# Small, friendly exotic?



## Rum_Kitty (Jun 14, 2009)

I'm hoping to get a small exotic mammal in the next few months and would love some advice regarding species. I've previously owned sugar gliders and hedgehogs. Hedgehogs in the end weren't really for me, and I loved the sugar gliders but I don't want any more of those just now at least, maybe in the future. I already own ferrets.

I was thinking along the lines of acacia rats, a duprasi or a short tailed opossum, but I have heard varying reports of how friendly both of these get. Can any owners give me their opinions? I'm quite taken with STO but litters seem to be few and far between. Would love suggestions of other critters too. I understand most exotics aren't going to be cuddly tame but I do want something I can handle.
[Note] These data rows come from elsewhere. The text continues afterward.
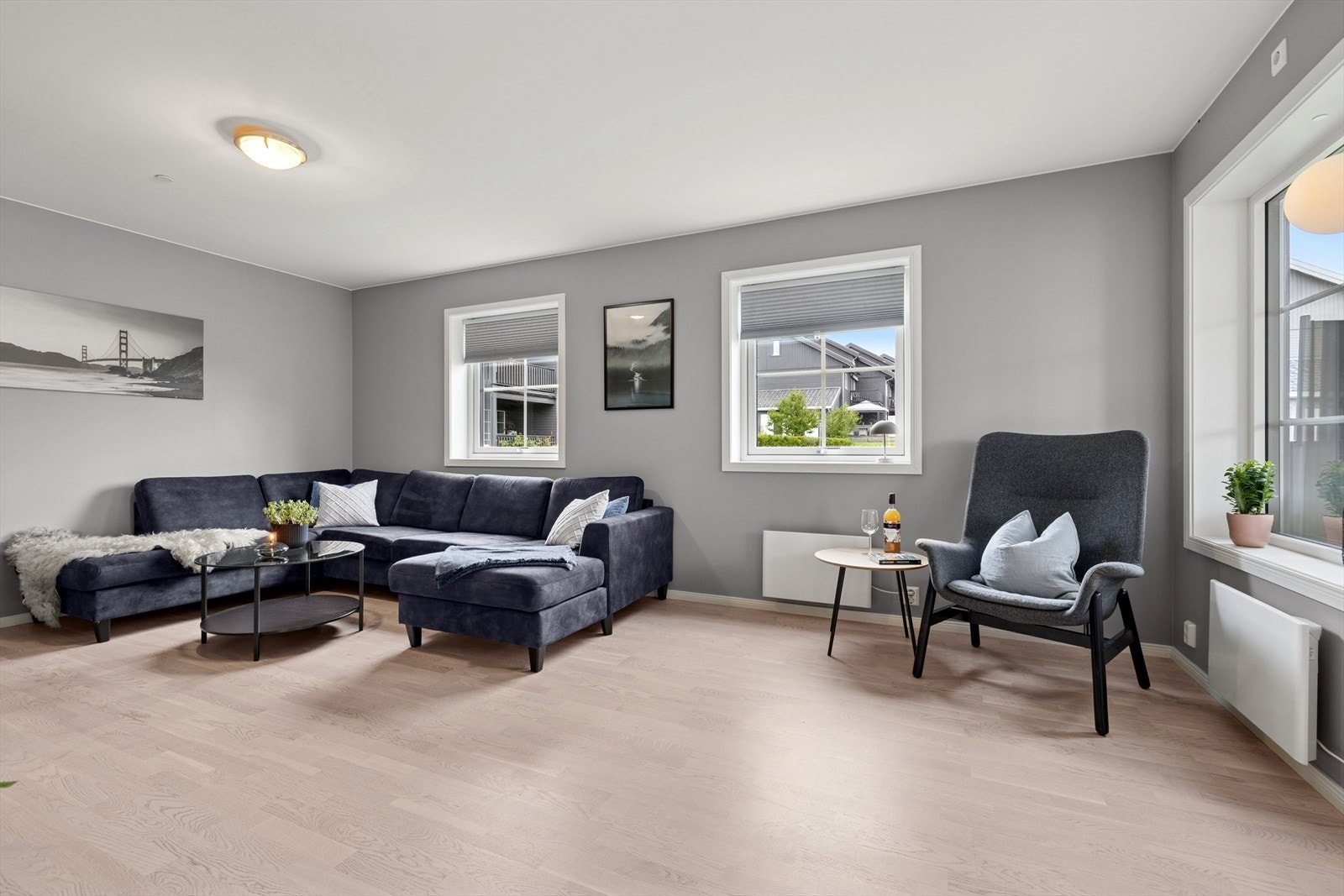 Stor stue/tv stue. Denne stuedelen har kun noen få av leilighetene. Dette gjør at denne leiligheten oppleves meget romslig. Galleribilde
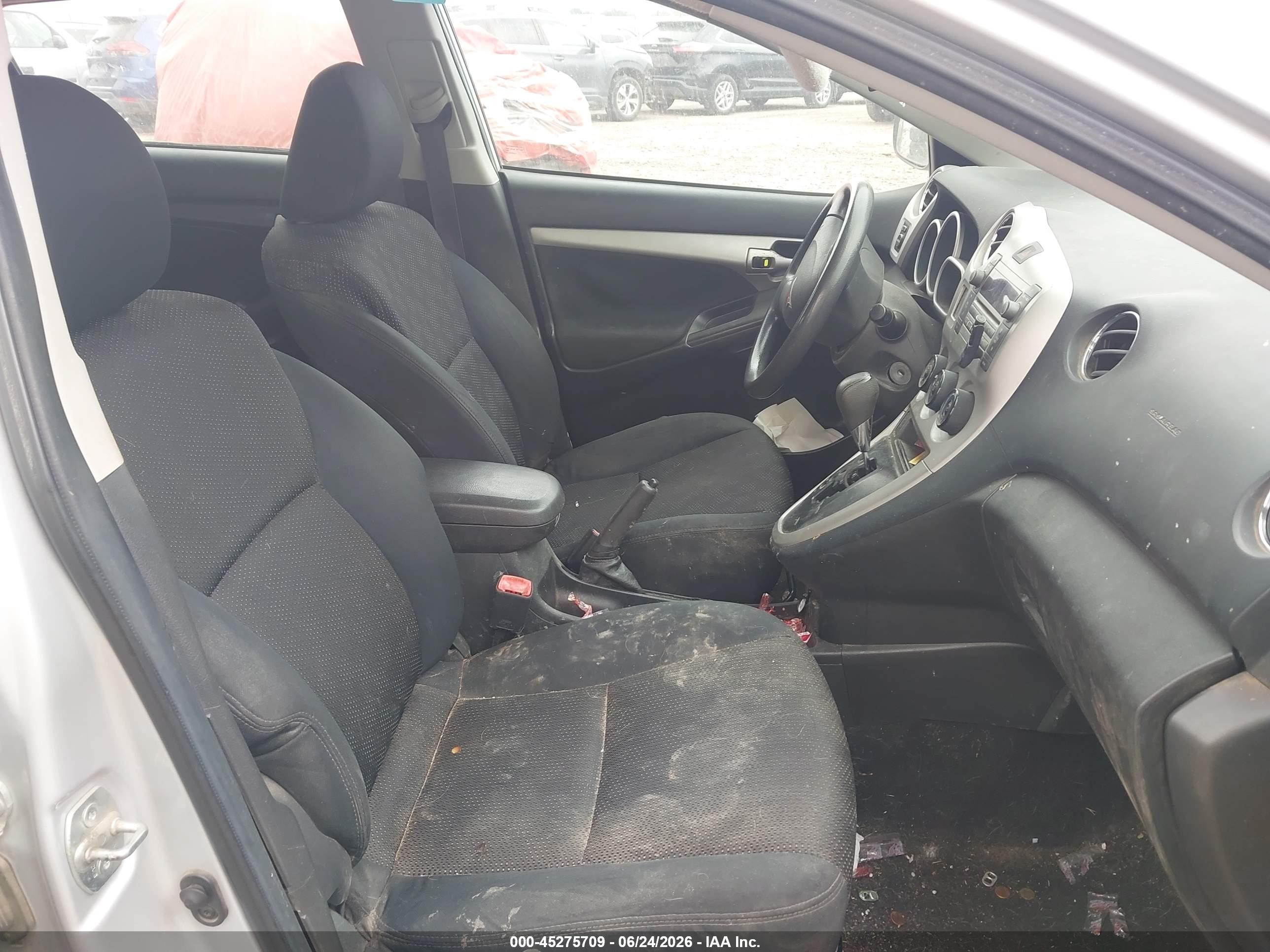 2009 Pontiac Vibe   Silver vin: 5Y2SP670X9Z429345
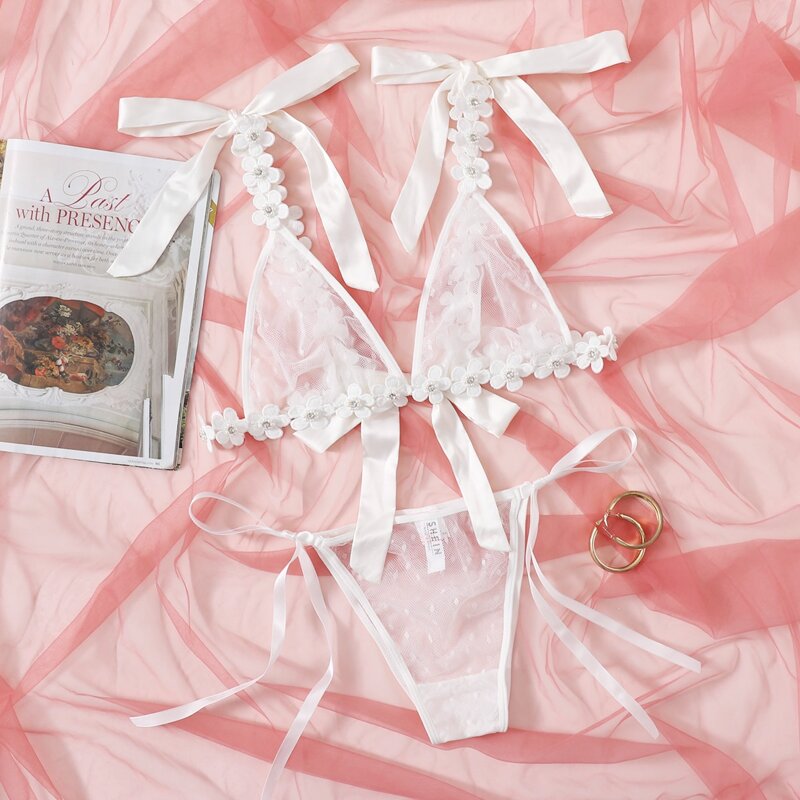 

Dobby Mesh Appliques Lingerie Set, White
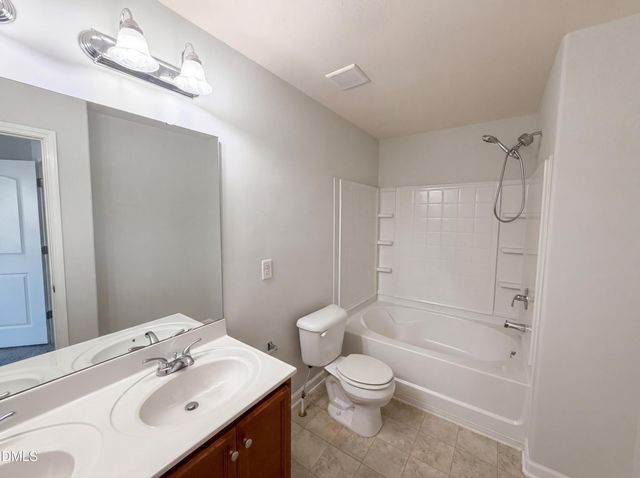 4716 Queen Pierrette Street, Raleigh, NC 27610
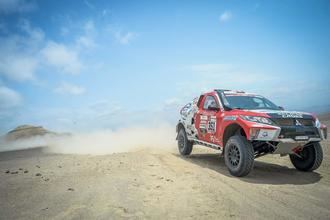 Los contratiempos no detienen a Cristina Gutiérrez en el Dakar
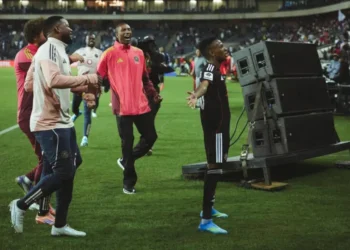 Mamelodi Sundowns or Orlando Pirates: Who has the easier last 7 fixtures?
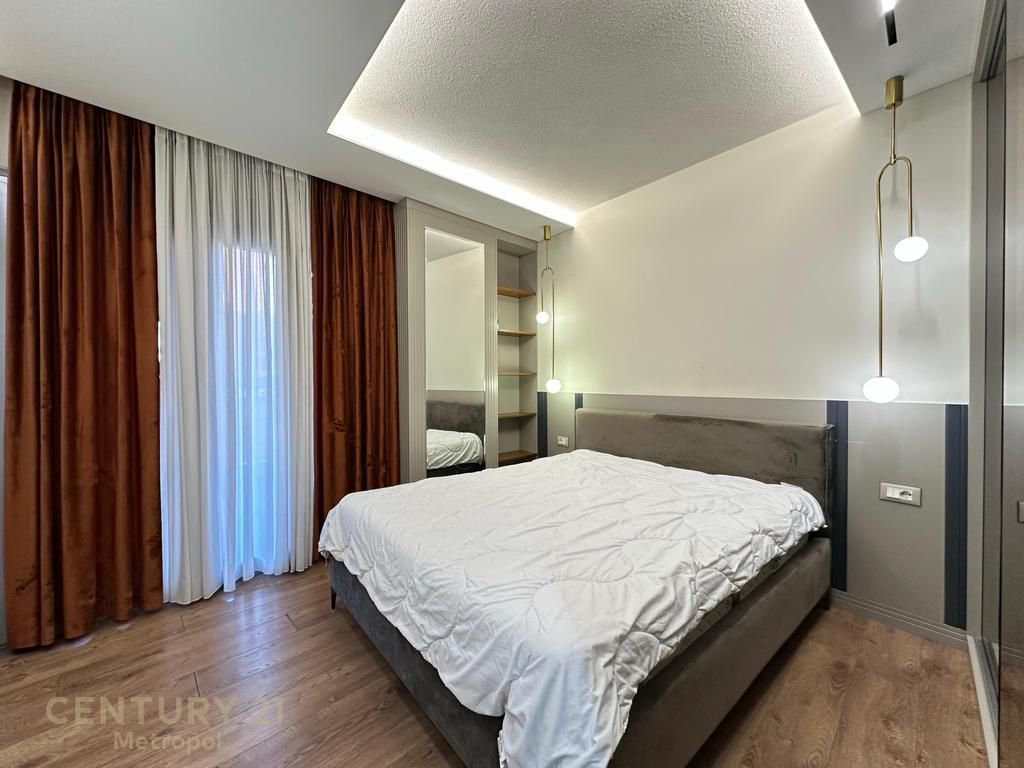 JEPET ME QERA APARTAMENT 2+1+2 TE PALLATI ME SHIGJETA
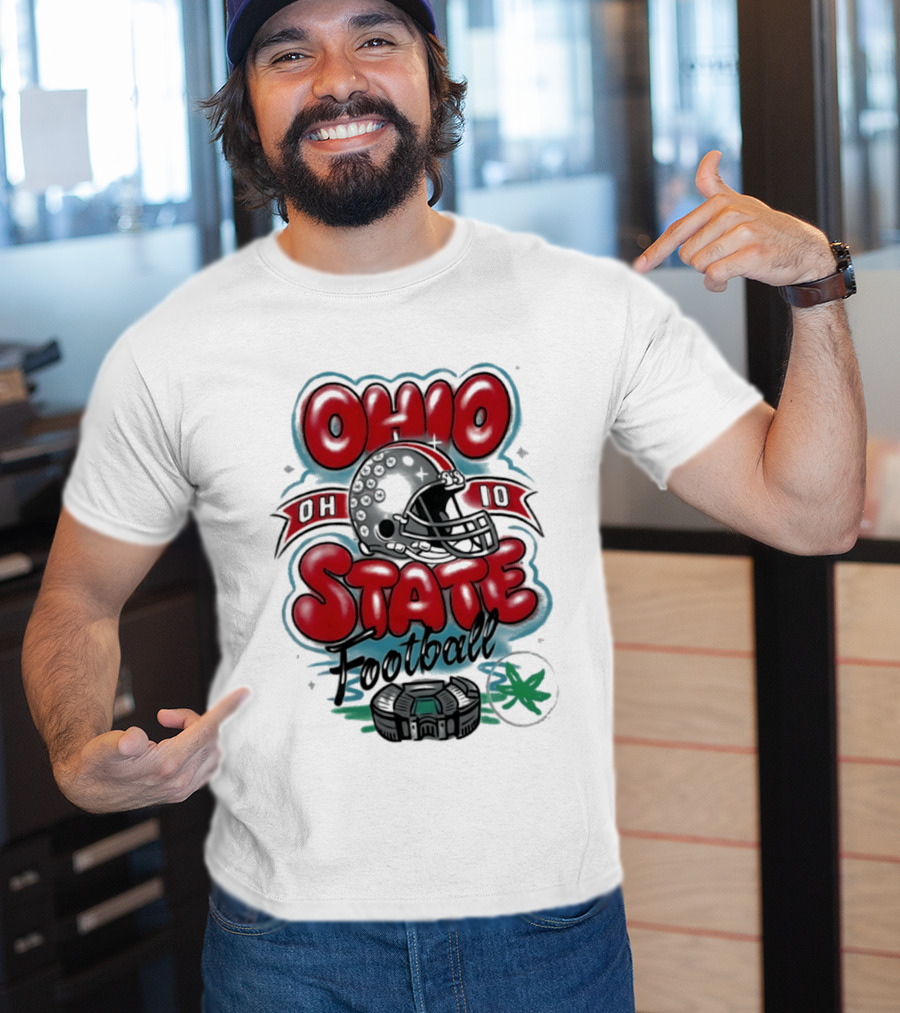 Ohio State Buckeyes Football 90s Bootleg Airbrush Helmet Stadium T-Shirt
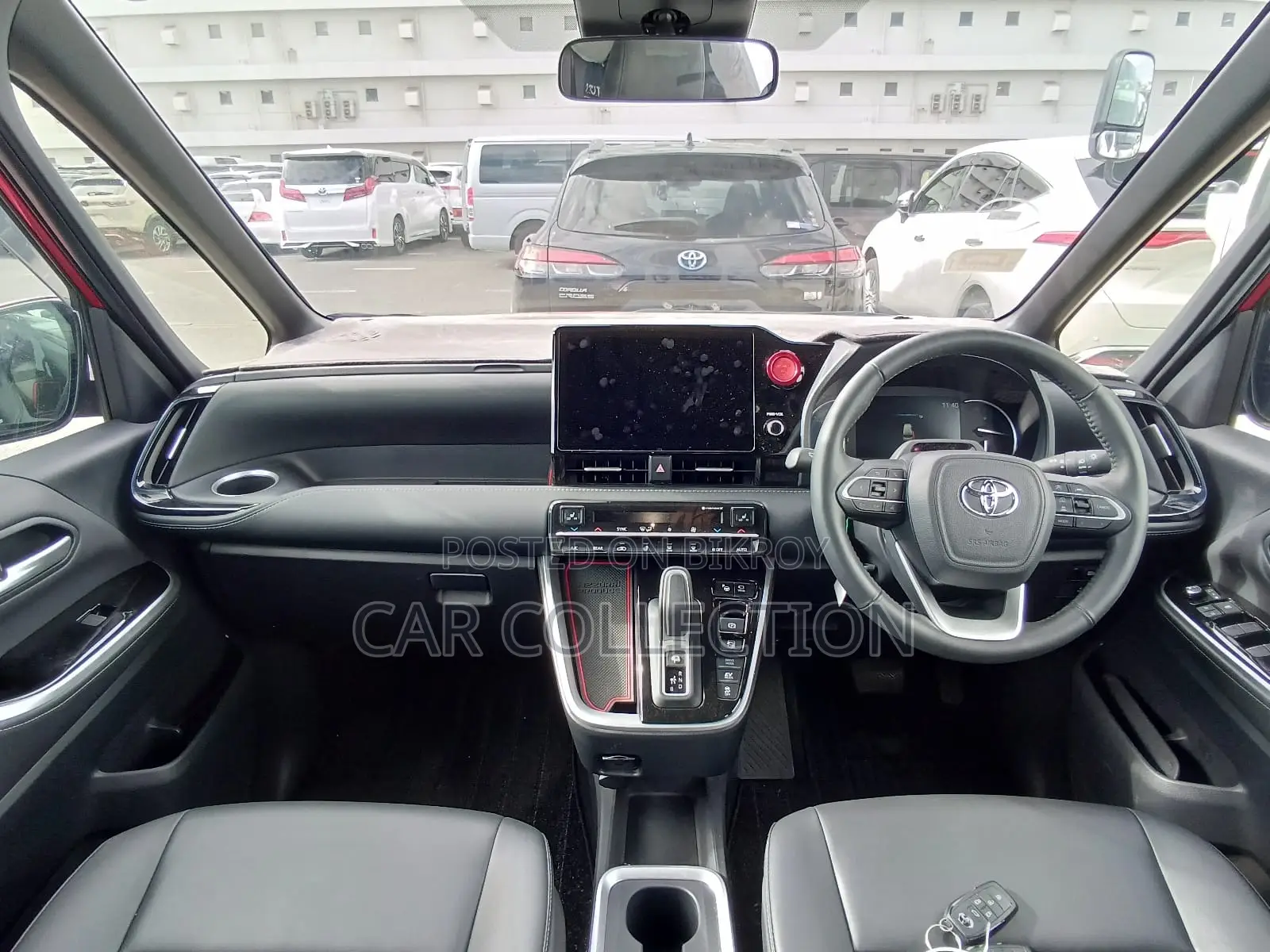 Toyota Noah S-Z, RED, G:- 5 2023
Basically, I was looking for something that will live in a cage no bigger than a large rat size cage (so not more than 3 ft long, 3 ft wide, 5 ft high) and nothing free-roaming like a skunk. I prefer little critters right now.


----------



## x Sarah x (Nov 16, 2007)

As a duprasi keeper/breeder i highly recommend them, wonderful little critters, friendly, active, and fairly long lived at 4-6 years. i just love them, so much character packed into such a small animal


----------



## aquajird (Oct 27, 2010)

Duprasi would fit the bill fine. They are easy to handle. not the smartest of animals but cute and entertaining. Also they are extremely tidy and smell-free and need very little in the way of cage cleaning.


----------